Alex "The Beak" Groza

Height: 6-foot-7

UK career: 1945, 1947-1949

All-America: 1947-1949

Helm's National Player of the Year: 1949

Groza played in only 10 games in 1945 after being drafted into the US Army ... A member and team captain of the iconic Fabulous Five ... Groza averaged 16.5, 10.6, 12.5, and 20.5 points per game in his career ... In Groza's 120 game stint at UK, he made 67.7 percent of his field goal attempts (410-605), while scoring 1,744 points, tenth best in Wildcat history ... UK was 112-8 when Groza suited up for the 'Cats, losing the NIT title game in 1947, and winning back-to-back NCAA championships in 1948 and 1949 ... Groza, along with his Fabulous Five teammates, won Gold in the 1948 Olympics, winning their eight games by an average margin of victory of 33.5 points ... He was MVP of both the 1948 and 1949 NCAA tourneys ... Groza was UK's first three-time All-America selection ... He was taken with the No. 2 overall pick in the 1949 NBA Draft by the Indianapolis Olympians, a team he eventually partly owned ... Groza's teammates on the Olympians included fellow Fabulous Five members Ralph Beard , Wah Wah Jones, and Cliff Barker ... In his two year NBA career, Groza averaged 22.5 points per game and earned an All-Star nod both seasons ... Groza's outstanding pro career was ended after being implicated in a point-shaving scandal involving the 1949 Kentucky squad ... Groza attended Martin's Ferry High School in Ohio ... Groza's No.15 jersey is hanging in the Rupp Arena rafters ... He died in 1995 at age 68.

[Raw records]
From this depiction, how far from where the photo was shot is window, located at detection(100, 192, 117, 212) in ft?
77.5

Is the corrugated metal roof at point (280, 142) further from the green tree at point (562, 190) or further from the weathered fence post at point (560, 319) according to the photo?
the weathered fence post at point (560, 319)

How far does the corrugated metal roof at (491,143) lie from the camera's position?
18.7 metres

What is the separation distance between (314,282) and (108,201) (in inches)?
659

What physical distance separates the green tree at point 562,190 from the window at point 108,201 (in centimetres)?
...
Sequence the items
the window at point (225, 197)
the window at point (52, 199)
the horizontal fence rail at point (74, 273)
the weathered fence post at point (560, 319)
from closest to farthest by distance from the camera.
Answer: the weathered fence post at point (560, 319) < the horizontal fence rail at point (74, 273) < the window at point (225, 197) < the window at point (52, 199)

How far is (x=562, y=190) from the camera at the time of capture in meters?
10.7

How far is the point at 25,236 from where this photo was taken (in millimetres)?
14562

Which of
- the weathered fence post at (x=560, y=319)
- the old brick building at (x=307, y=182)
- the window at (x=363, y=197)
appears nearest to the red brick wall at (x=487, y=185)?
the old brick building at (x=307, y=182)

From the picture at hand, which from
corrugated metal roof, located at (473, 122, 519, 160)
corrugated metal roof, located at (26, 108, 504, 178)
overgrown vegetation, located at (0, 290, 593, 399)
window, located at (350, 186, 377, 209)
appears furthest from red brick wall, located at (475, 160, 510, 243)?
...
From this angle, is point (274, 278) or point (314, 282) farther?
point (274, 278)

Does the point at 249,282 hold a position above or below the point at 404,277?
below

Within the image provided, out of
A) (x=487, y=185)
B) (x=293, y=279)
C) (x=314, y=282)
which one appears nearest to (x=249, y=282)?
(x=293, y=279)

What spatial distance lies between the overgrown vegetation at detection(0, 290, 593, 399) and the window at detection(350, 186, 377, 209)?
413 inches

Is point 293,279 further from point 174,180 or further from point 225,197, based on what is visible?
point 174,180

### GIVEN INSTRUCTION 1
Using the player profile, answer the following:
(a) What height does it list?
(b) Which team selected him with the No. 2 overall pick in the 1949 NBA Draft?
(c) Which high school did he attend?
### GIVEN INSTRUCTION 2
Gather every line of the rows that contains the string "wall", treating uppercase and lowercase as distinct.
The player profile and the rows are independent materials with no connection to each other.

### COMPLETE RESPONSE 1
(a) 6-foot-7
(b) The Indianapolis Olympians
(c) Martin's Ferry High School in Ohio

### COMPLETE RESPONSE 2
appears nearest to the red brick wall at (x=487, y=185)?
appears furthest from red brick wall, located at (475, 160, 510, 243)?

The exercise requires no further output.